Richard Wagner als „Rahmenprogramm“

Wagners Spuren (4): Das Geburtstagsfest

Einen prominenten Geburtstag feiert man am besten mit prominenten Gästen. So jedenfalls hätte es Dresdens ehemaligem Hofkapellmeister Richard Wagner (1813-1883) wohl gefallen – und so hat er es von seiner zweiten Heimatstadt zum 200. auch bekommen. Seit langem schon waren die beiden Geburtstagskonzerte der Sächsischen Staatskapelle Dresden zu Ehren des Komponisten ausverkauft. Sowohl am 18. Mai in der Frauenkirche als auch am 21. Mai in der Semperoper erklangen dabei vor allem die Werke mit Dresden-Bezug unter der Leitung des viel gerühmten Wagner-Dirigenten und –Nachfolgers Christian Thielemann.

Beim Konzert in der Semperoper konnte gestern sogar ganz Dresden mitfeiern.

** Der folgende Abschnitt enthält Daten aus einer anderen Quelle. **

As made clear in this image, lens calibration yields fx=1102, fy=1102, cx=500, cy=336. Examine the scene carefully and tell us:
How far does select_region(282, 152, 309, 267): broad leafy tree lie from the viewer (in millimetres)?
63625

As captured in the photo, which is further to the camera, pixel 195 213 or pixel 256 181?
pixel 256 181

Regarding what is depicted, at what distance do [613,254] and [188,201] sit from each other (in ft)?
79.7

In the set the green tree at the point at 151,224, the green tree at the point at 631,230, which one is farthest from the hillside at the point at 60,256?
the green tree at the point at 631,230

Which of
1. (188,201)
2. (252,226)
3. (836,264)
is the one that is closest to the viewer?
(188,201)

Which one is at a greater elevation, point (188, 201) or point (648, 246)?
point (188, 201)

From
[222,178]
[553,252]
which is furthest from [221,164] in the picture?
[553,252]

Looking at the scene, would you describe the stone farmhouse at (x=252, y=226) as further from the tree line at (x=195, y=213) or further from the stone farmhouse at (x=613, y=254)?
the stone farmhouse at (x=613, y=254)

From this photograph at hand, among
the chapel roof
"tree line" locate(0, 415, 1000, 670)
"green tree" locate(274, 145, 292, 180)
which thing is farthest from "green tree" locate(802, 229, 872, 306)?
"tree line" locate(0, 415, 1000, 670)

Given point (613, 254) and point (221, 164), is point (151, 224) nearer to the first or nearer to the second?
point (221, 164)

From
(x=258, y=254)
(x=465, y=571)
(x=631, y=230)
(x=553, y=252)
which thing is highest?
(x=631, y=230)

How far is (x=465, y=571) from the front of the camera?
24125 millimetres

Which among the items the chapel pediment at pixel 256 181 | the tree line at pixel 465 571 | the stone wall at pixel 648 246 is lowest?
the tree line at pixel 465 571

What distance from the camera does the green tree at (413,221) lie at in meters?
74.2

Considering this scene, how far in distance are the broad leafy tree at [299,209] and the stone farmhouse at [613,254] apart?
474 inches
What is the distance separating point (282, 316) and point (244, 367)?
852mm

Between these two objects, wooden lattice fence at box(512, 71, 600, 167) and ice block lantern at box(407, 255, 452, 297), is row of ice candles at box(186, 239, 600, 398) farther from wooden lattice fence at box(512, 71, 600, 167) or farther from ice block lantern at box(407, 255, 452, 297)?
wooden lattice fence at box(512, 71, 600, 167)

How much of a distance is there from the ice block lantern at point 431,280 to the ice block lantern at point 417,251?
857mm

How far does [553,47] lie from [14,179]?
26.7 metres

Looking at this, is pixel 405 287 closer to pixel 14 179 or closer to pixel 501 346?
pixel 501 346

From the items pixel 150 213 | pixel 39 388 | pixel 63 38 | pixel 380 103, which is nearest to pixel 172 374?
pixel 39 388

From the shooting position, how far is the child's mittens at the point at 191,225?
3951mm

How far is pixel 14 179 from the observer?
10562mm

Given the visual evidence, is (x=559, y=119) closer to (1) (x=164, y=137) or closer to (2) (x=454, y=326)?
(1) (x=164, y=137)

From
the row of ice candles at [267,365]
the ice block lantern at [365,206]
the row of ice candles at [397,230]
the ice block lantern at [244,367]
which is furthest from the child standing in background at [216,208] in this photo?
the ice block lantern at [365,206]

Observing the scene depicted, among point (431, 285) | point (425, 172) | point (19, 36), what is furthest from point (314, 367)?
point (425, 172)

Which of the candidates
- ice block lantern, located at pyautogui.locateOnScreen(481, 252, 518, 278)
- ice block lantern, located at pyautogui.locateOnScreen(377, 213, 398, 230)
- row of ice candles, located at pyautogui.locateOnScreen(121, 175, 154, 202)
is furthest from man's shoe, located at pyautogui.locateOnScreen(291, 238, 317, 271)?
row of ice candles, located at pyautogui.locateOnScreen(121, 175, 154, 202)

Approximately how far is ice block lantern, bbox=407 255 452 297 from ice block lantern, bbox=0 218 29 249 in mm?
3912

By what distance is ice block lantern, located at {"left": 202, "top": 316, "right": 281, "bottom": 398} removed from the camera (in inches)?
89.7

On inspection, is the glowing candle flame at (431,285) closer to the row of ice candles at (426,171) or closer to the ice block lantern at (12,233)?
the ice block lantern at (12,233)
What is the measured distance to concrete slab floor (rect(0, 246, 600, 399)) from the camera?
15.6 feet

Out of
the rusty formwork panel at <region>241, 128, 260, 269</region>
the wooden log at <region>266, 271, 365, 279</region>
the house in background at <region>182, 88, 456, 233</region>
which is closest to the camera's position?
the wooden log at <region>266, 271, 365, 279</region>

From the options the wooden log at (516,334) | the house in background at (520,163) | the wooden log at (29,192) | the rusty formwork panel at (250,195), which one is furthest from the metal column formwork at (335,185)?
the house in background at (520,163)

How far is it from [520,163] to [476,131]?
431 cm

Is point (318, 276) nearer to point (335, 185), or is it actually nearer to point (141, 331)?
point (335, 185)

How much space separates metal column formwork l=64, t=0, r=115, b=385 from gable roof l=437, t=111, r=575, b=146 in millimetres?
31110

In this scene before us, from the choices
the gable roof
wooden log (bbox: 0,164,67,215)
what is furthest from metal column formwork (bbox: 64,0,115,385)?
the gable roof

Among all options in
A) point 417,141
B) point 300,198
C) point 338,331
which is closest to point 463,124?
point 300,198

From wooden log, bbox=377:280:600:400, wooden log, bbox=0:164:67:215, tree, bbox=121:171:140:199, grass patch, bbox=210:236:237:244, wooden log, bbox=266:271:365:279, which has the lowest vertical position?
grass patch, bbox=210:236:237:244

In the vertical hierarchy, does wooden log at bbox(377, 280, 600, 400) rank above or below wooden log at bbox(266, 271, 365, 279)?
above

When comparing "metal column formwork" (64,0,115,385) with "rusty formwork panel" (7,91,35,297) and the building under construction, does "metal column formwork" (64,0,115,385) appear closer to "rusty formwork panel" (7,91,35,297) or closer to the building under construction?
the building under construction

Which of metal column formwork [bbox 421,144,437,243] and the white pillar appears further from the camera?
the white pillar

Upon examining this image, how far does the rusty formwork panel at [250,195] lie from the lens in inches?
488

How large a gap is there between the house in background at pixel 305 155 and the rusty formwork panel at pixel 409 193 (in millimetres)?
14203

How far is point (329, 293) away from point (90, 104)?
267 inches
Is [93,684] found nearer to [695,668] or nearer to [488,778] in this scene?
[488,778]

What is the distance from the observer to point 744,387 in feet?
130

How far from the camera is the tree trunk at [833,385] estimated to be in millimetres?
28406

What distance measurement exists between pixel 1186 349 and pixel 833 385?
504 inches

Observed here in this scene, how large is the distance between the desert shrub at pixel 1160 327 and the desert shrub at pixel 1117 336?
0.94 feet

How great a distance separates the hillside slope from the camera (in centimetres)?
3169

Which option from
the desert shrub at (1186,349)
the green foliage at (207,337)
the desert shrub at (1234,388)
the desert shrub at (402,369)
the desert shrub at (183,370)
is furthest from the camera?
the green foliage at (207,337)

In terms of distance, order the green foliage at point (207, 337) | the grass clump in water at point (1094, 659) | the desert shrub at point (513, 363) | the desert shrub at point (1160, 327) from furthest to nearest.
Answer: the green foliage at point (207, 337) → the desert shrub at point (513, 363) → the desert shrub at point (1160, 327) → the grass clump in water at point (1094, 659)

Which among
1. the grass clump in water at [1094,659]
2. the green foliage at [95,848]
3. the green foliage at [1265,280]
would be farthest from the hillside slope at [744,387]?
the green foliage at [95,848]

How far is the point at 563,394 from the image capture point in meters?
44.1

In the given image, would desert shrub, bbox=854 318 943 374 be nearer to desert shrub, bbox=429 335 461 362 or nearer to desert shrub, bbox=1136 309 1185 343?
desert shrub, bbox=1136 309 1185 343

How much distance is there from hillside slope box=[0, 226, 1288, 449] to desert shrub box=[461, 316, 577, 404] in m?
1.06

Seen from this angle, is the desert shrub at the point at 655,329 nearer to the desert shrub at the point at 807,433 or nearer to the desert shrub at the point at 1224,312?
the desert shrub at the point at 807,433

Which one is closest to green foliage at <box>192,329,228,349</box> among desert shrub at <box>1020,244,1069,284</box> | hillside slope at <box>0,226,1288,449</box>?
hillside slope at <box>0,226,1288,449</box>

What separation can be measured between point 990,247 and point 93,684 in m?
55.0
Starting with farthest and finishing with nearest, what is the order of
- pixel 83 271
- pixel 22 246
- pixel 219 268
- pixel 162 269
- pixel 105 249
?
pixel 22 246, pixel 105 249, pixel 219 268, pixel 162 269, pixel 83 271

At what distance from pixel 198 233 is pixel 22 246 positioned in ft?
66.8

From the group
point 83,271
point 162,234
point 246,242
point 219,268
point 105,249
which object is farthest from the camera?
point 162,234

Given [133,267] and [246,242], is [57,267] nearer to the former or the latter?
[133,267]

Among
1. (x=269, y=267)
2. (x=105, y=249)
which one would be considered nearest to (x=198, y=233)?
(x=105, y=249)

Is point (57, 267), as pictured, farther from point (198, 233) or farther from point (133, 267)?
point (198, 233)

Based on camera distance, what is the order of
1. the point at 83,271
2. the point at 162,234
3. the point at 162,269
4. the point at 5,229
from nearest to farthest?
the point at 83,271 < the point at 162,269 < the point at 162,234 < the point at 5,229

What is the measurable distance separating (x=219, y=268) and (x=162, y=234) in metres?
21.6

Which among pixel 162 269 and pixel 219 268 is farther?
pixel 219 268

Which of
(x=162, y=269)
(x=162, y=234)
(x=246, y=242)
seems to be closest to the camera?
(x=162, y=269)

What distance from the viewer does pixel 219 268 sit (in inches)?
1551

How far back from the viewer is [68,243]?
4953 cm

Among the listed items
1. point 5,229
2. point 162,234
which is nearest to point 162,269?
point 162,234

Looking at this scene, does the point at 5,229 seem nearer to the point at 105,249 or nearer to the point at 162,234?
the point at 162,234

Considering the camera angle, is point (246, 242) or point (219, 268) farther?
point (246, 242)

Tausende Menschen hatten sich am Abend auf dem Theaterplatz versammelt, um die Liveübertragung des Konzertes auf der Videoleinwand zu verfolgen. Zuvor wurde dieses groß angekündigte „Wagner-Geburtstagsfest“ von einem Gratulanten eröffnet, der normalerweise eher nicht mit Wagner und seinem ewigen Opernschaffen assoziiert wird:  Der Dresdner Kabarettist Olaf Schubert huldigte dem großen Komponistensohn der Stadt dennoch unter dem Motto „klassisch anders“ auf seine humorvolle Weise und erklärte das eigentliche Konzert kurzerhand augenzwinkernd zum „Rahmenprogramm“ des Abends.

Feierlich, und ausnahmsweise mit Sakko über dem Pullunder, erklärte Schubert auf dem Theaterplatz, was ihn alles mit Wagner verbindet: „Er wirkte in Dresden, hat Musik gemacht und ein Instrument gespielt, ich spiele sogar zwei“, so der Künstler, der es als seine Aufgabe verstand, vor der Oper das „Wissen über Wagner gerecht unter den Bedürftigen zu verteilen“. Schuberts rhetorische Akrobatik durchturnte dabei nahezu alle Wagner-Klischees – vom künstlerischen „Zentralmengenge“ bis zur Erkenntnis, dass Wagner durchaus nicht immer „moralisch tipptopp“ war.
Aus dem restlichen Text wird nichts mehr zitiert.